Exercise task
Convert the lines from the one containing "Is the small window in dome at point (446, 648) further" through the end of the rows below into a Markdown table with two columns, Entry and Content. Number each line in sequence and omit blank lines.

Start of Source material

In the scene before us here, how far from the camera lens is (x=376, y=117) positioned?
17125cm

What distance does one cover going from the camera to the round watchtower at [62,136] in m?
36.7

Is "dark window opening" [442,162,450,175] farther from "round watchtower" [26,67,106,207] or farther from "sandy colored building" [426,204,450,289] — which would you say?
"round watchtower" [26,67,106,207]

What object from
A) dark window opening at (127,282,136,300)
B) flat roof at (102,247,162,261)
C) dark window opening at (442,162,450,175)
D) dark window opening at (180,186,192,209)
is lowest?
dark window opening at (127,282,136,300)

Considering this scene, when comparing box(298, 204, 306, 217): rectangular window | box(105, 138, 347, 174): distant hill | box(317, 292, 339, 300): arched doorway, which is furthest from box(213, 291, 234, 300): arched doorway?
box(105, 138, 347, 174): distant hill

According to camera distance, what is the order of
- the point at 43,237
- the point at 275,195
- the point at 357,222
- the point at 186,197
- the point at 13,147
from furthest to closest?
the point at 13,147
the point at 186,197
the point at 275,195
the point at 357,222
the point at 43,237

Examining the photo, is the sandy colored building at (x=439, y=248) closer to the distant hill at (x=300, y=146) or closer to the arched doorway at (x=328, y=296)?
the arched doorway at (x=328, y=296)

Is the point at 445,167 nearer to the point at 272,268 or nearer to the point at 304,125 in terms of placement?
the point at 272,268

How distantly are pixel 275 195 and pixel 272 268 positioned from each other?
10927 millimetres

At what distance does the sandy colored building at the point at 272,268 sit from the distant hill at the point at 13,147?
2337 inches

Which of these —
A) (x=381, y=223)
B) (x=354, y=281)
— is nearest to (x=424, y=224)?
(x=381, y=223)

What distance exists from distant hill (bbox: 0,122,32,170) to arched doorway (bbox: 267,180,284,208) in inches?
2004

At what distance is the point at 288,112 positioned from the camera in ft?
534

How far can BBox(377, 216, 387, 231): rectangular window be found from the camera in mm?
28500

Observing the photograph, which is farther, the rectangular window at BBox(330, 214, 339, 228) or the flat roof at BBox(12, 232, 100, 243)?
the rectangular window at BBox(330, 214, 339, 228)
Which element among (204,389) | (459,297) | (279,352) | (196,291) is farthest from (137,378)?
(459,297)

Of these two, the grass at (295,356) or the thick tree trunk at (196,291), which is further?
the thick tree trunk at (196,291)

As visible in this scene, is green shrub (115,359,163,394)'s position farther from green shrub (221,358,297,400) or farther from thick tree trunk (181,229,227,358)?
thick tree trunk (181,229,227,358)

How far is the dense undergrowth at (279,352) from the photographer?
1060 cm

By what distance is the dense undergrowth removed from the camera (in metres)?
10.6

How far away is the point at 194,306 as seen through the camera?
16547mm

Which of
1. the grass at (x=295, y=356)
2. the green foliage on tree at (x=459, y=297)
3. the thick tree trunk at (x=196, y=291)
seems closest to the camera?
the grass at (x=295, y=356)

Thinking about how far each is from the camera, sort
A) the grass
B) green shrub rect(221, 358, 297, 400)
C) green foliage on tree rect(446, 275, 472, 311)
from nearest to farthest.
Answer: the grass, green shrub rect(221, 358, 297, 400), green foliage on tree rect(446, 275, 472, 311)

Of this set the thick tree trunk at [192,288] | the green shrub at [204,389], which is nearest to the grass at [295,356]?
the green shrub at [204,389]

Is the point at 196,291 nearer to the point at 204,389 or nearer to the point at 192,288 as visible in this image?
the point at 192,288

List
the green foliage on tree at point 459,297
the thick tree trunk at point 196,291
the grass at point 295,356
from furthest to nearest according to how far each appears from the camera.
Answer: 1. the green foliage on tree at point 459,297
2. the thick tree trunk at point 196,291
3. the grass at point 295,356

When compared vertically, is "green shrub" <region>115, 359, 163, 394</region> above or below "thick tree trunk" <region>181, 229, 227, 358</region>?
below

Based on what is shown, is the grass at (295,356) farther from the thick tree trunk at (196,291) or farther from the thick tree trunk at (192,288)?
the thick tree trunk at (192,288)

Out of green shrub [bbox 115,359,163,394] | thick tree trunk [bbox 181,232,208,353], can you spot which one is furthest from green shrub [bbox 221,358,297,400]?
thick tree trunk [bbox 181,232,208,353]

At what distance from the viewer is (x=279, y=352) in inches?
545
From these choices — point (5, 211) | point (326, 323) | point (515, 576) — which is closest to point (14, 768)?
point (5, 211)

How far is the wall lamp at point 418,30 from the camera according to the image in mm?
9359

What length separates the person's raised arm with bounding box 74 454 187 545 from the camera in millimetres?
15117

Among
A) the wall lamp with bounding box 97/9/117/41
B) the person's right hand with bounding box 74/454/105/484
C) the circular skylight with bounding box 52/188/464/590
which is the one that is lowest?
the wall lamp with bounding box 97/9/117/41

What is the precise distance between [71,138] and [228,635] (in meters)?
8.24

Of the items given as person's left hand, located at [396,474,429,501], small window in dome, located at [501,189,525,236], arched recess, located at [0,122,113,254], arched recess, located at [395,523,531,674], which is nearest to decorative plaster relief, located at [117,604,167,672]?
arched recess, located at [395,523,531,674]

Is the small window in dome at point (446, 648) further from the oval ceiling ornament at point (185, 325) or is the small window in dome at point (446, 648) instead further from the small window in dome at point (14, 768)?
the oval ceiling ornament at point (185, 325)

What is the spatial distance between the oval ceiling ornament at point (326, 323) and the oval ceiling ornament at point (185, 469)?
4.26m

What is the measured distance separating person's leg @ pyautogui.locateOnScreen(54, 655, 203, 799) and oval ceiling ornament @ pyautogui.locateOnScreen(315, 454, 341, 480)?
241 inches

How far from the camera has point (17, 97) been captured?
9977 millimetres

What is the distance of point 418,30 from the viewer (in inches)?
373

End of Source material

Reply to the exercise
| Entry | Content |
|---|---|
| 1 | Is the small window in dome at point (446, 648) further from the oval ceiling ornament at point (185, 325) or is the small window in dome at point (446, 648) instead further from the small window in dome at point (14, 768)? |
| 2 | the oval ceiling ornament at point (185, 325) |
| 3 | What is the spatial distance between the oval ceiling ornament at point (326, 323) and the oval ceiling ornament at point (185, 469)? |
| 4 | 4.26m |
| 5 | What is the measured distance separating person's leg @ pyautogui.locateOnScreen(54, 655, 203, 799) and oval ceiling ornament @ pyautogui.locateOnScreen(315, 454, 341, 480)? |
| 6 | 241 inches |
| 7 | How far from the camera has point (17, 97) been captured? |
| 8 | 9977 millimetres |
| 9 | What is the distance of point 418,30 from the viewer (in inches)? |
| 10 | 373 |